*Your goal*. Print every entry below again exactly as written, skipping the pictures.

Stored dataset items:
Start of Block
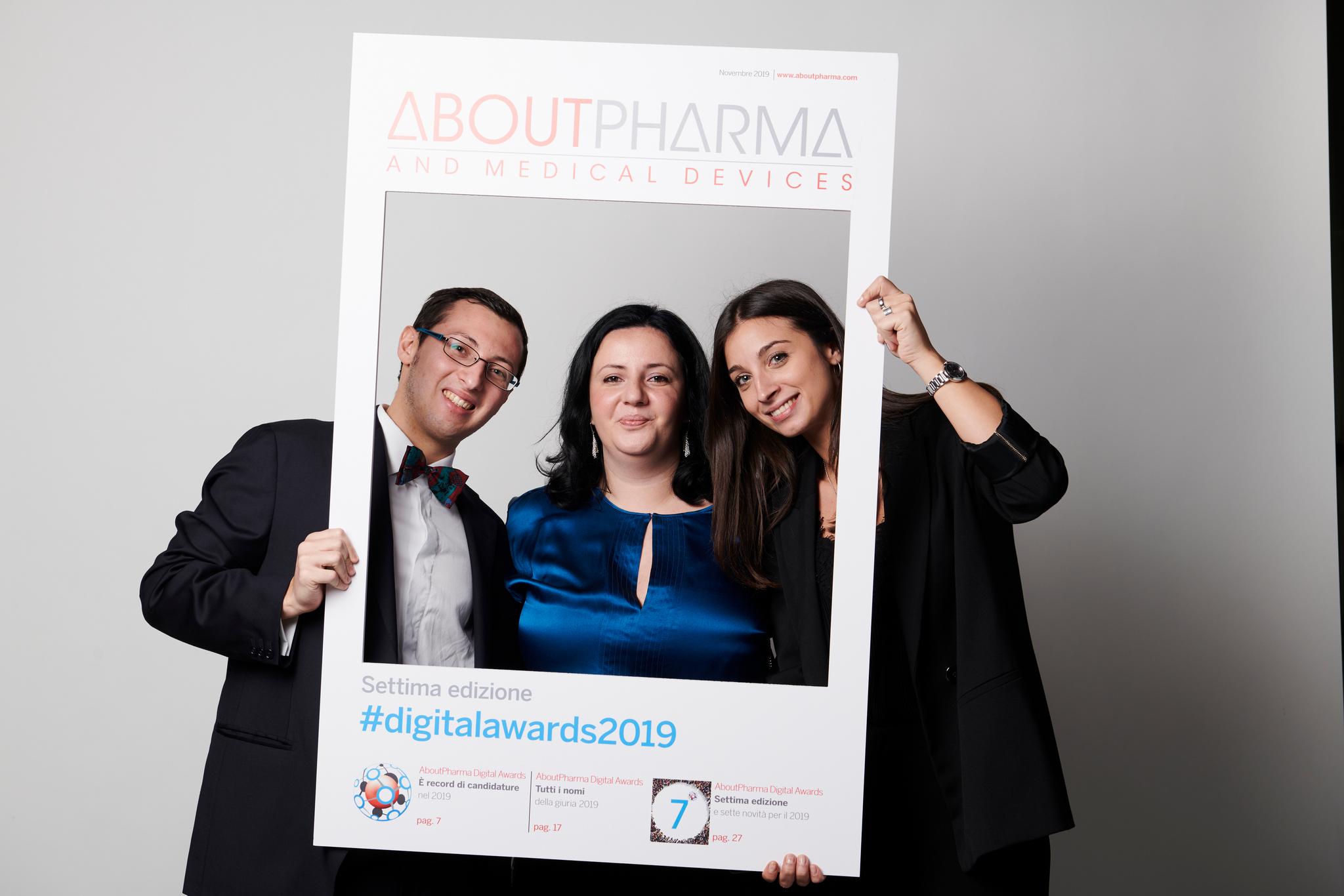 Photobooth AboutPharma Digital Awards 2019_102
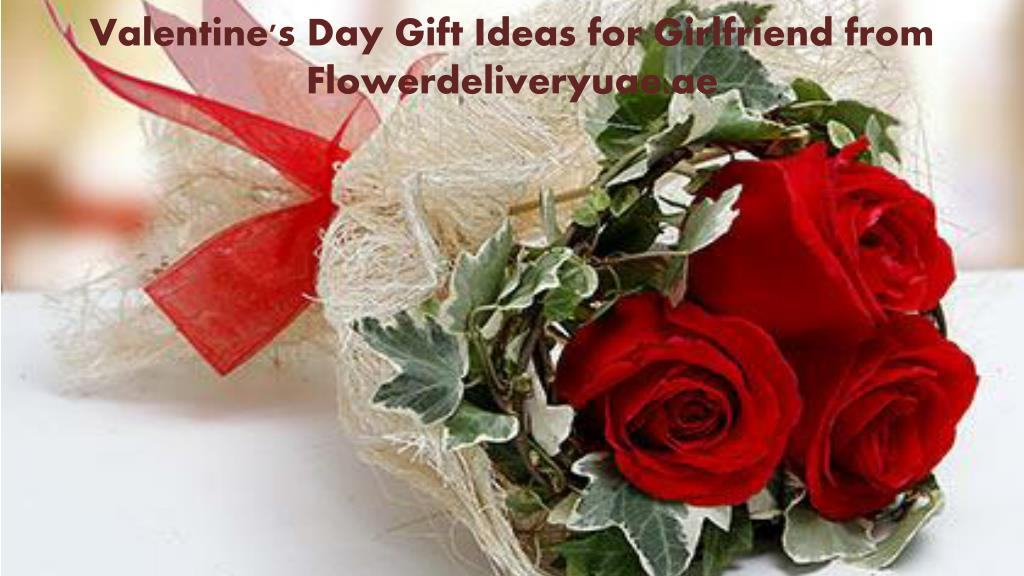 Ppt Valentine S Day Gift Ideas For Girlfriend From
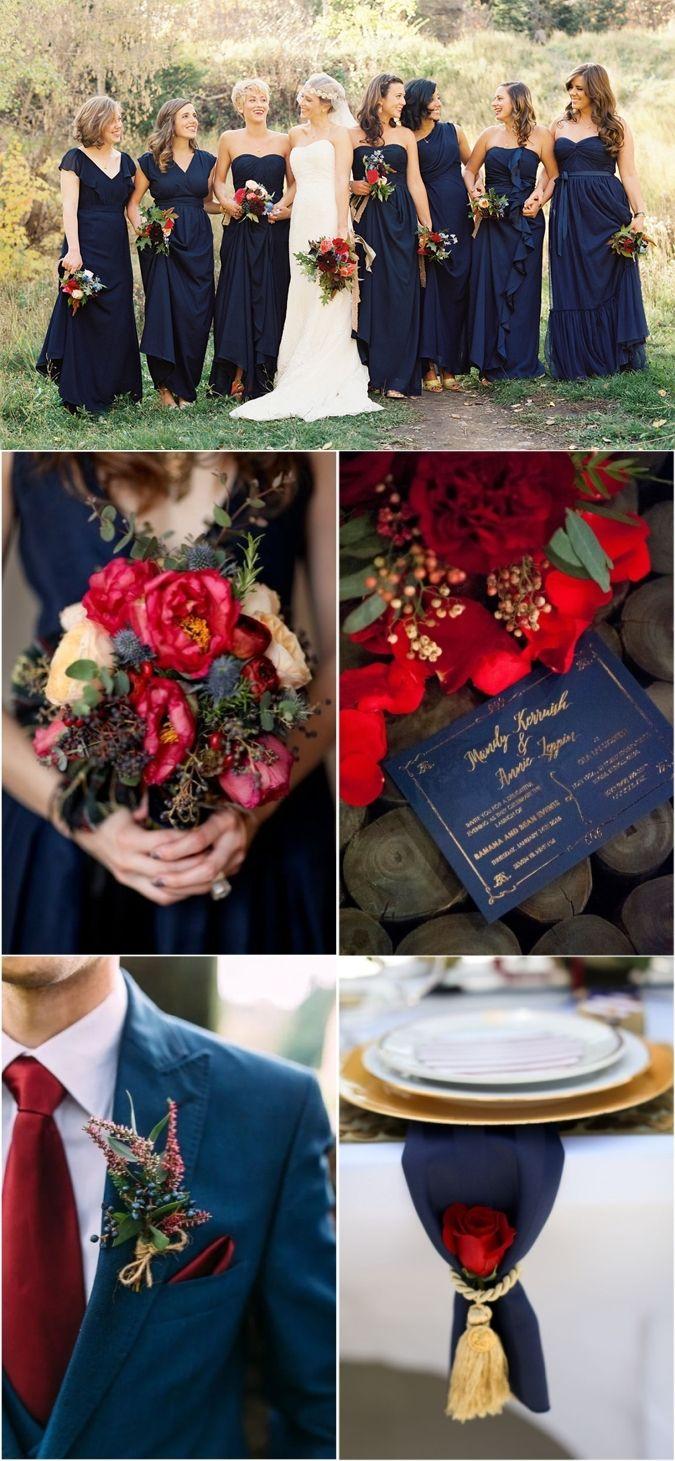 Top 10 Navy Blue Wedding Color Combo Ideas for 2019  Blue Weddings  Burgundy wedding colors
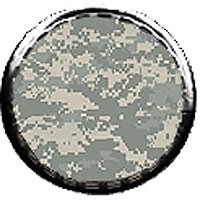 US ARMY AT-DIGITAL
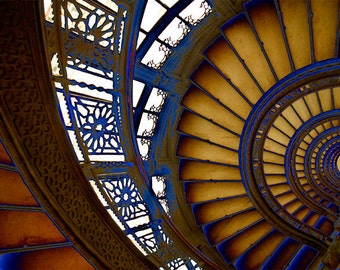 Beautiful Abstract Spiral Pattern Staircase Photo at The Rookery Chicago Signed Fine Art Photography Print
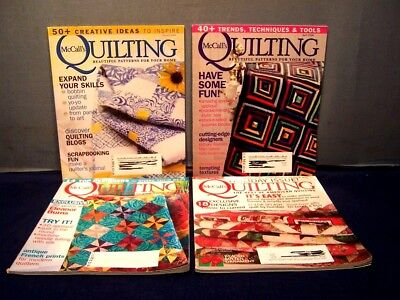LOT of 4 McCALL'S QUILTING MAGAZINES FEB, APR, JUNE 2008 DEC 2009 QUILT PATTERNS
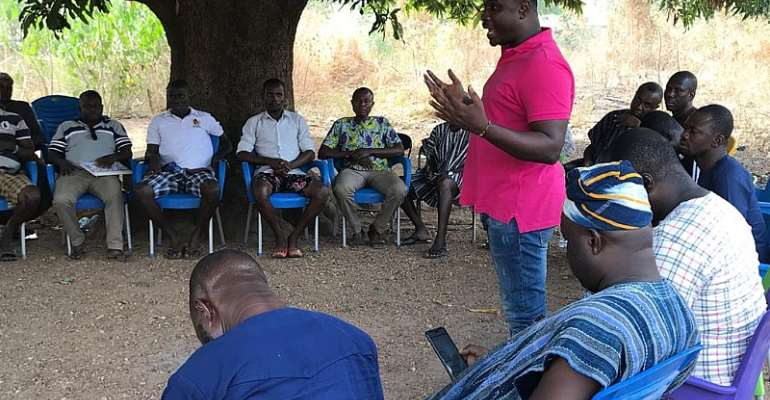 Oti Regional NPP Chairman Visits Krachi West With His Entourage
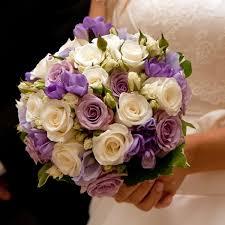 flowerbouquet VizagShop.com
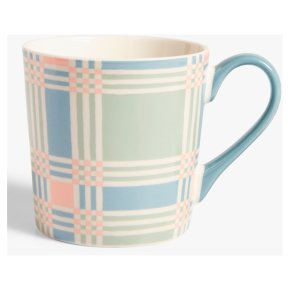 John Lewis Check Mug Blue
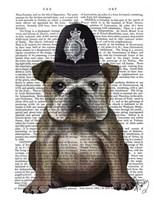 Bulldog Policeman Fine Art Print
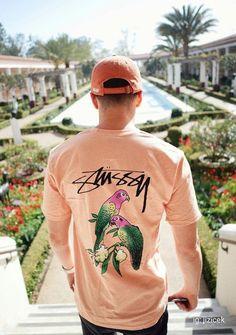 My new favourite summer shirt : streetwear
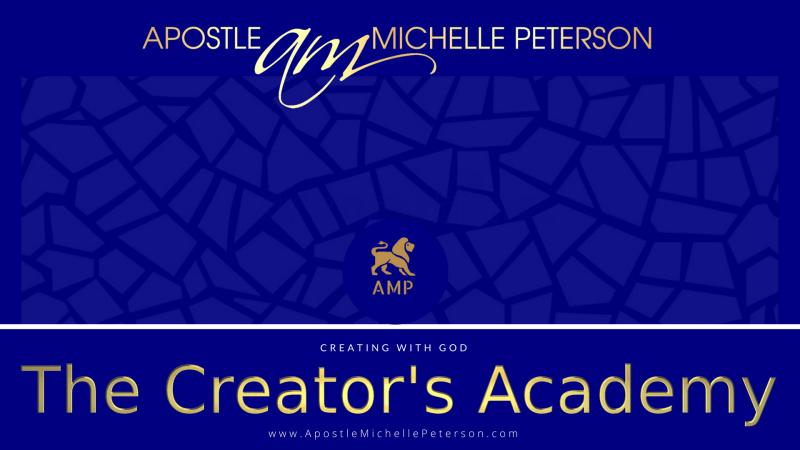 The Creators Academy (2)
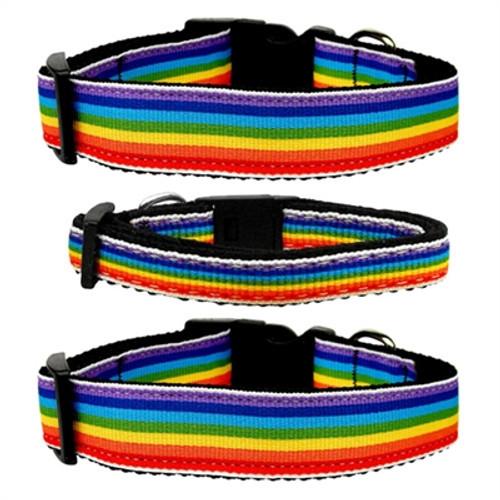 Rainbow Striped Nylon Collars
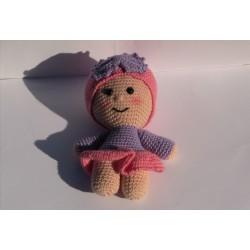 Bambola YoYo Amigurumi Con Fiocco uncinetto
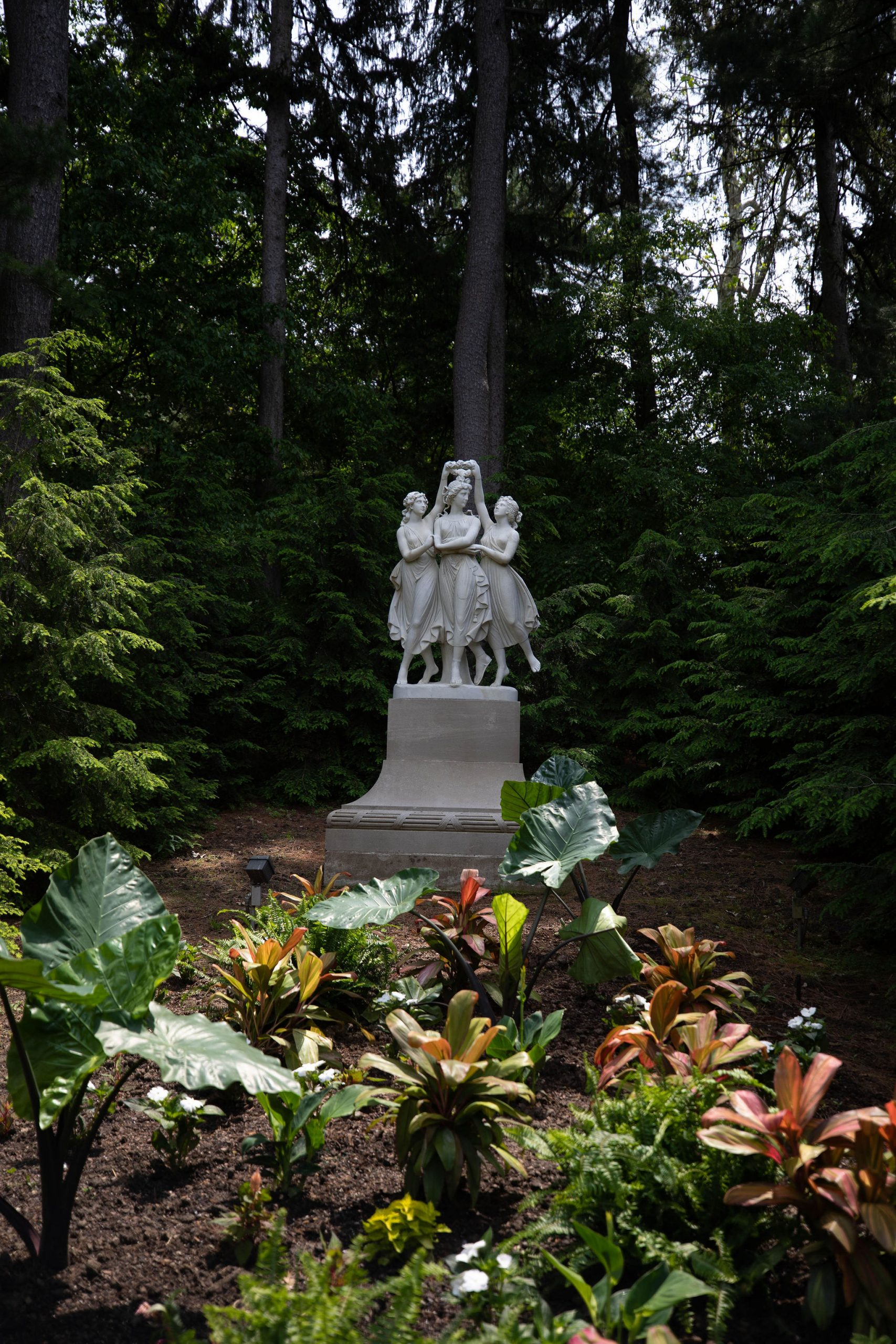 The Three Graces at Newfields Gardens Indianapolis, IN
End of Block
*Expected output*.
 Photobooth AboutPharma Digital Awards 2019_102
 Ppt Valentine S Day Gift Ideas For Girlfriend From
 Top 10 Navy Blue Wedding Color Combo Ideas for 2019  Blue Weddings  Burgundy wedding colors
 US ARMY AT-DIGITAL
 Beautiful Abstract Spiral Pattern Staircase Photo at The Rookery Chicago Signed Fine Art Photography Print
LOT of 4 McCALL'S QUILTING MAGAZINES FEB, APR, JUNE 2008 DEC 2009 QUILT PATTERNS
 Oti Regional NPP Chairman Visits Krachi West With His Entourage
 flowerbouquet VizagShop.com
 John Lewis Check Mug Blue
 Bulldog Policeman Fine Art Print
 My new favourite summer shirt : streetwear
 The Creators Academy (2)
 Rainbow Striped Nylon Collars
 Bambola YoYo Amigurumi Con Fiocco uncinetto
 The Three Graces at Newfields Gardens Indianapolis, IN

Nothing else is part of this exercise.